Les femmes nous devancent vers une importante porte de style castillan qui mène à une grande pièce rectangulaire plus haute que la précédente, ouverte et éclairée du sommet par deux longues baies vitrées. Un espace fantastique que je découvre meublé de quantité de tables, guéridons, fauteuils, chaises et commodes pour de nombreux convives. Les parois sont chargées de majestueux tableaux de toutes les époques.

Quel flash ! Impressionnant ! Après un lent tour complet, éberlué par la diversité des œuvres et la renommée de leurs auteurs, je m’apaise. Une grande cheminée me fait penser à celle ornant le salon de la maison qui a été le premier décor de cette affaire. On s’installe dans de confortables fauteuils et ces dames nous proposent des jus disposés sur le plateau d’un passe-plat dans le mur. Maracuya, Guanabana…

Moi, vu l’heure, je demande una cerveza. On me sert une Bavaria fraîche et je laisse l’adorable Leonor raconter ses dernières années d’existence loin du pays.

Un peu en retrait de l’agitation créée par la venue de la fille prodigue, je me pose un certain nombre de questions que certains jugeraient pertinentes s’ils avaient eu la chance comme moi de découvrir cette pièce.

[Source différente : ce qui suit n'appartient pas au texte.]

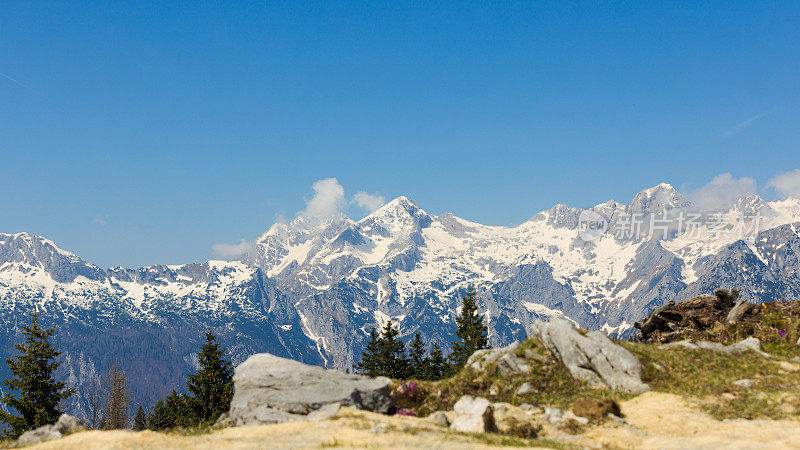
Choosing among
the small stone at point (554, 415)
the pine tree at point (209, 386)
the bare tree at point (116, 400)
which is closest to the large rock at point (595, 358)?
the small stone at point (554, 415)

Ce qui m’a réellement frappé dès mon l’arrivée, ce sont les deux tableaux de Munch — « le Cri » et « la Madone » — que j’ai beaucoup étudiés après leur vol en août 2004 au musée d’Oslo. J’y suis même retourné quand ils ont été retrouvés deux ans plus tard.

Les deux que j’ai sous mes yeux paraissent authentiques, de là où je me trouve en tout cas. Curieux comme une dame âgée, je me lève doucement de mon fauteuil et m’approche du mur, en contournant les meubles. Leonor me regarde en souriant au cours de sa conversation. Je réponds à son sourire, en m’approchant à dix centimètres du Cri.

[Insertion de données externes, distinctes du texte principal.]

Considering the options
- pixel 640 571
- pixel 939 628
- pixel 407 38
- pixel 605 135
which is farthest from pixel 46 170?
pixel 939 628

Et là je reste indécis. Difficile d’essayer de détailler avec des mots désincarnés, le trait, les couleurs ou la matière, mais je compare certains détails mémorisés lors de ma contemplation au musée après le retour des toiles.

C’est le même !! enfin, la vue que j’en ai se rapproche des subtilités que j’ai conservés en image dans mon cerveau. C’est visiblement le même peintre.

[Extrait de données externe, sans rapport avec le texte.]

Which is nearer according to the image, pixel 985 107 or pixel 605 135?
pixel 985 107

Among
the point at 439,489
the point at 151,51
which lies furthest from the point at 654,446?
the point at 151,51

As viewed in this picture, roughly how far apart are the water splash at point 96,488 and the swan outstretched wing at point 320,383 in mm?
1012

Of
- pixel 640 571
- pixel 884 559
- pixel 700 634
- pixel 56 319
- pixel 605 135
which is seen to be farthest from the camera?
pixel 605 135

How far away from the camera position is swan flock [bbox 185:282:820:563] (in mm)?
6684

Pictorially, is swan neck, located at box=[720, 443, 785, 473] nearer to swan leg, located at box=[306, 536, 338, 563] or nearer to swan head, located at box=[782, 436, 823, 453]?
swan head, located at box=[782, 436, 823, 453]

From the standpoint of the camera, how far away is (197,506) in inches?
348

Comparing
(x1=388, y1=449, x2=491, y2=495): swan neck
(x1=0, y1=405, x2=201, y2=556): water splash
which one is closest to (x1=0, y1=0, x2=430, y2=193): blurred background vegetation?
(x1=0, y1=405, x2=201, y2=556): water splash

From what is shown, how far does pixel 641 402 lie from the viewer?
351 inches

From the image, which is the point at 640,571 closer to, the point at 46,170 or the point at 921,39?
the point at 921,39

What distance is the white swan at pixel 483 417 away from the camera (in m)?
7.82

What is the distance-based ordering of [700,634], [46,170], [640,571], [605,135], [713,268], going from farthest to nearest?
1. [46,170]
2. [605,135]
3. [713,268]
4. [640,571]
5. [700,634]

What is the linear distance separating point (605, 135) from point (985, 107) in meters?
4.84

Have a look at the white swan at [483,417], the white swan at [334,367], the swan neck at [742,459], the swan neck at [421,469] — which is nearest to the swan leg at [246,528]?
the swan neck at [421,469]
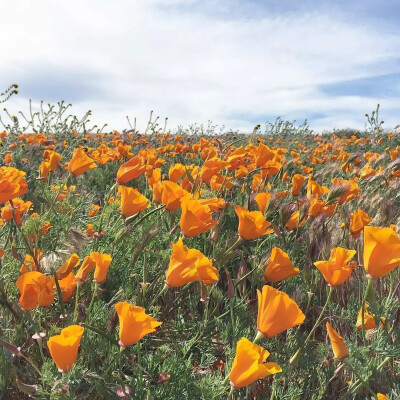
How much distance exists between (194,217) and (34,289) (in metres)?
0.57

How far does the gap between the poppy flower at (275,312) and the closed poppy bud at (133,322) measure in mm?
284

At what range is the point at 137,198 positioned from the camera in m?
1.81

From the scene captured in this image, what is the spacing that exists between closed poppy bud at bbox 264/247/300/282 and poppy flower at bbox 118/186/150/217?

Je regarde plus loin, l’œil attiré par un autoportrait de van Dick que je ne connaissais pas en couleur. Je l’avais admiré dans les reproductions noir et blanc que Paul avait extraites du fichier Interpol de son ami officier, Ladislas Ottomayer.

C’était notre base de données pour ce sujet qui traîne depuis quelques temps dans nos esprits, inlassablement rattrapés par les échéances. Ce tableau d’une collection particulière a été dérobé en 1994 en Allemagne. Je le connais moins, mais il m’a l’air lui aussi authentique, patine, teintes, usure. L’autoportrait de l’élégant jeune homme au teint pâle et aux moustaches rousses touffues, tourne son buste de trois quarts, un œil vers le public, en montrant de son doigt un énorme tournesol vif orangé.

Plus loin et plus petite, la représentation d’un vieil homme pauvrement habillé, la fleur sur l’oreille, nommée le Fou de Goya, se moque de son public avec un sourire édenté et cramoisi. Celui-ci a été volé, si mes souvenirs sont bons, en mars 2008 au château de Voergaard au Danemark. Et je l’admire, à quatre-vingt-dix centimètres, accroché au mur. Devant moi, gai et serein, il ironise sur sa présence au cœur de cette exhibition inimaginable. Je commence à me poser quelques questions et surtout à en formuler sans induire une quelconque accusation, pour interroger d’un trait l’hôte qu’on attend toujours.

Accrochés plus haut sur ma droite, deux Renoir qui ressemblent exactement à ceux subtilisés au musée national de Suède, à Stockholm.

Enlevés, doux, esquissés dans des tons pastel charmants, leur étude m’avait rempli d’un sentiment trouble. Tout près, un autoportrait de Rembrandt représenté sur les photos du vol en décembre 2000. La toile a été retrouvée cinq ans plus tard.

Surprenant ! Étonnant ! Un assemblage d’œuvres de maîtres jamais encore composé ! Je n’ai pas dénombré, mais nous nous trouvons chez le plus grand receleur qu’il m’ait été donné de rencontrer. Des tableaux appartenant tous à ma playlist d’œuvres d’art volées.